> Records for this exercise:
##############################

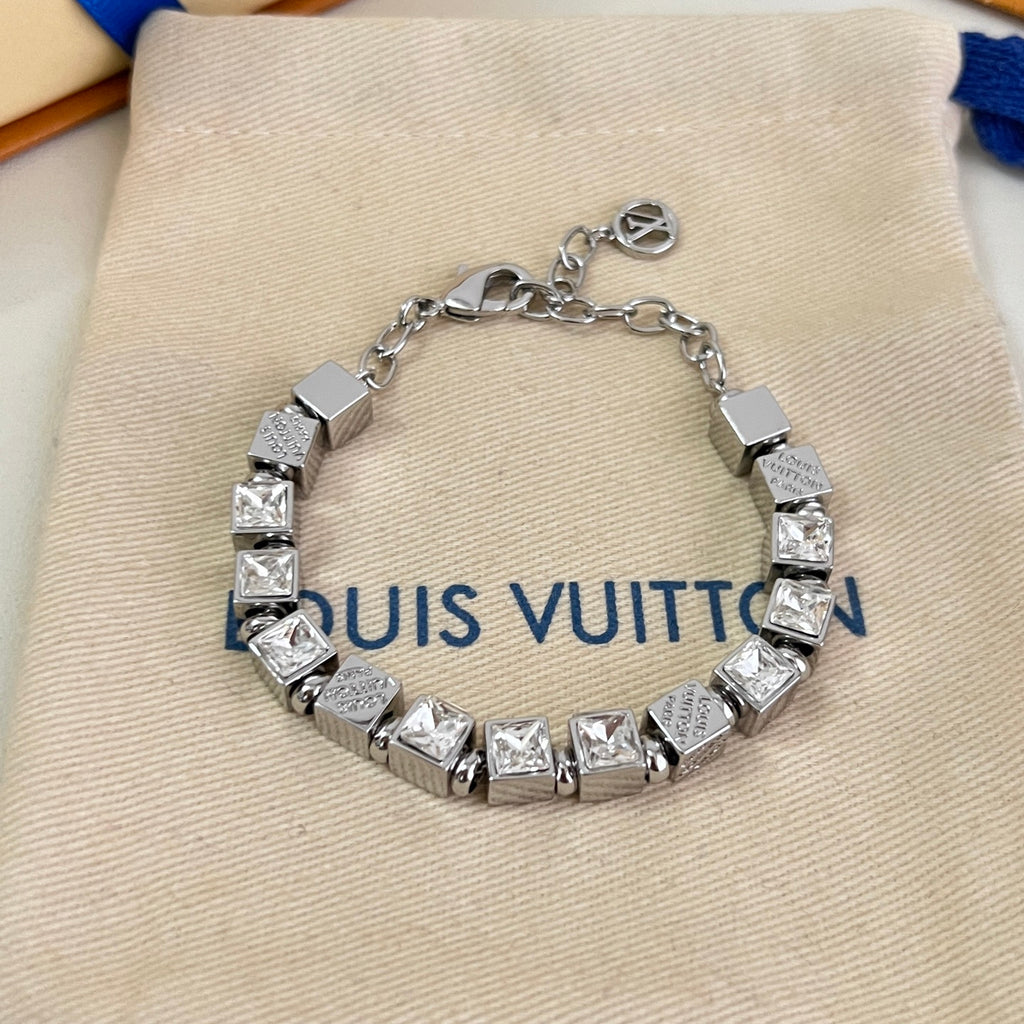 Close-up: silver rhinestone charm bracelet with square links and logo detail
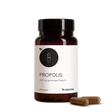 A brown bottle labeled "Propolis" with 400 mg and two Propolis capsules beside it on a white background, highlighting this valuable natural product.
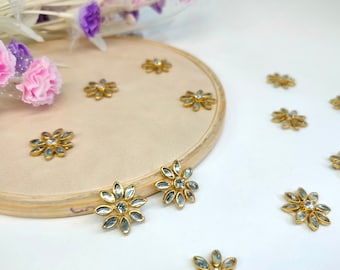 May include: Gold-toned flower-shaped embellishments with clear crystal accents. The floral designs are scattered on a beige surface and a wooden embroidery hoop. Decorative floral elements are in the background.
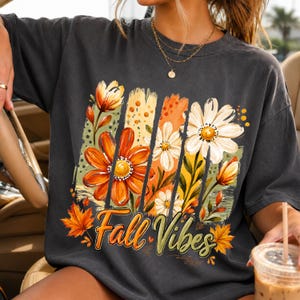 May include: A charcoal gray short-sleeve t-shirt featuring a graphic print of orange and white flowers, green leaves, and autumn maple leaves. The text "Fall Vibes" is printed in a cursive script at the bottom of the floral design.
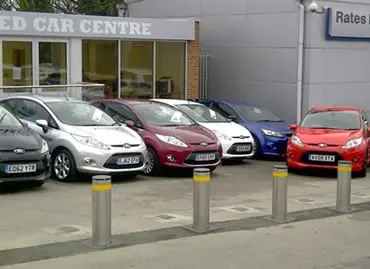 Rising bollards protecting cars at Ford dealership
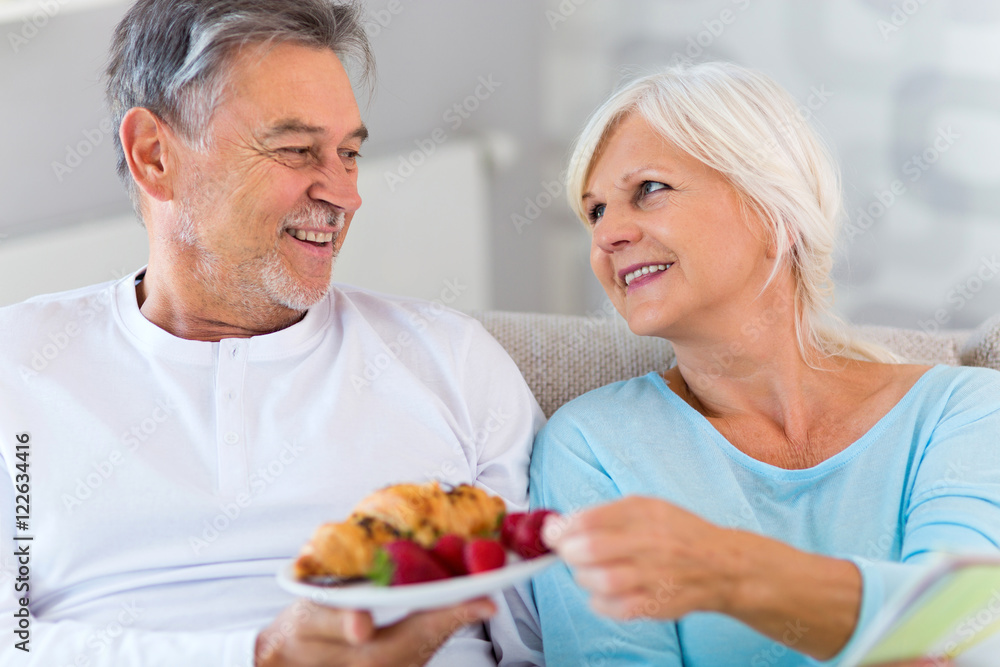 Senior couple lying in bed together
Senior couple lying in bed together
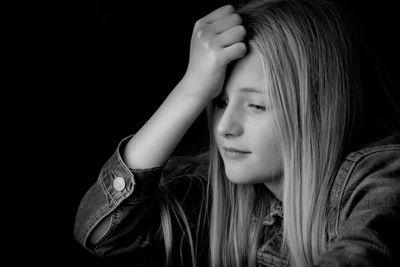 Portrait of a young woman against black background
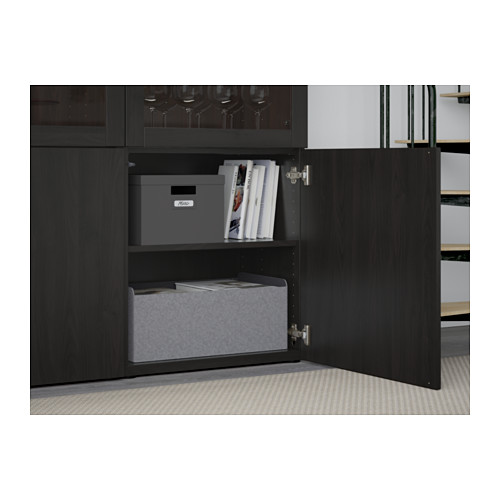 A black BESTÅ cabinet with one door open, showcasing adjustable shelves holding grey storage boxes and books.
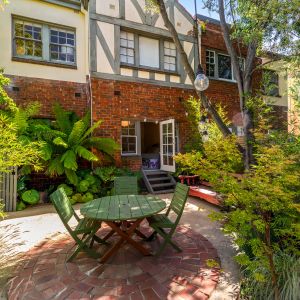Timeless Art Deco Charm with Generous Indoor–Outdoor Living - Photo 3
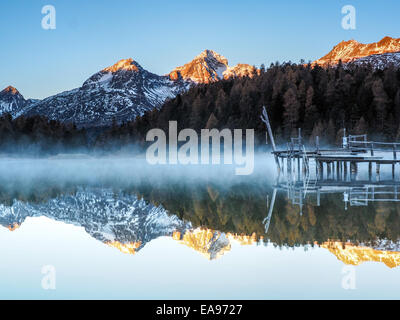 Autumn reflections on the lake Lej da Staz, Engadine Saint Moritz, Switzerland Stock Photo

##############################

> Job:
Write out the data above again with every "floral" swapped for "flowered" and no other changes. Leave out the pictures.

> Your response:
 Close-up: silver rhinestone charm bracelet with square links and logo detail
 A brown bottle labeled "Propolis" with 400 mg and two Propolis capsules beside it on a white background, highlighting this valuable natural product.
 May include: Gold-toned flower-shaped embellishments with clear crystal accents. The flowered designs are scattered on a beige surface and a wooden embroidery hoop. Decorative flowered elements are in the background.
 May include: A charcoal gray short-sleeve t-shirt featuring a graphic print of orange and white flowers, green leaves, and autumn maple leaves. The text "Fall Vibes" is printed in a cursive script at the bottom of the flowered design.
 Rising bollards protecting cars at Ford dealership
 Senior couple lying in bed together
Senior couple lying in bed together
 Portrait of a young woman against black background
 A black BESTÅ cabinet with one door open, showcasing adjustable shelves holding grey storage boxes and books.
Timeless Art Deco Charm with Generous Indoor–Outdoor Living - Photo 3
 Autumn reflections on the lake Lej da Staz, Engadine Saint Moritz, Switzerland Stock Photo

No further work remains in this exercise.